You will notice that the number of words in our vocabulary is 206497. Indeed, the vocabulary will contain many repetitions. We extract the unique words by using nltk’s FreqDist method:

all_words = nltk.FreqDist(all_words)

You may examine the total word count and print the top fifteen common words and their frequency by using the following code:

print('Number of words: {}'.format(len(all_words)))
print('Most common words: {}'.format(all_words.most_common(15)))

The output is:

Number of words: 10174
Most common words: [('trump', 11274), ('video', 4022), ('u', 3198), ('say', 1980), ('republican', 1602), ('hous', 1584), ('senat', 1416), ('obama', 1401), ('watch', 1279), ('white', 1130), ('presid', 981), ('clinton', 978), ('tweet', 970), ('bill', 919), ('democrat', 886)]

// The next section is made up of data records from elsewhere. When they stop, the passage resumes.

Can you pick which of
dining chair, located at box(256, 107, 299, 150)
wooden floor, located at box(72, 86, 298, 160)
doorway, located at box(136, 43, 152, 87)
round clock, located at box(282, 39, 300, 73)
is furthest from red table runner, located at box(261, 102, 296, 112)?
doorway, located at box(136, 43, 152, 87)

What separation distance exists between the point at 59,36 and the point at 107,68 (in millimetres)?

With this, we have narrowed down our features from a whopping 206497 to just 10714. You observe that the word “trump” occurs mostly with a frequency of 11274, followed by the word “video” with a frequency of 4022, and so on.

Even the features size of 10174 would be large for training some of the ML algorithms. Thus, we narrow down the features list by extracting the top 2300 common words.

word_features = list(all_words.keys())[:2300]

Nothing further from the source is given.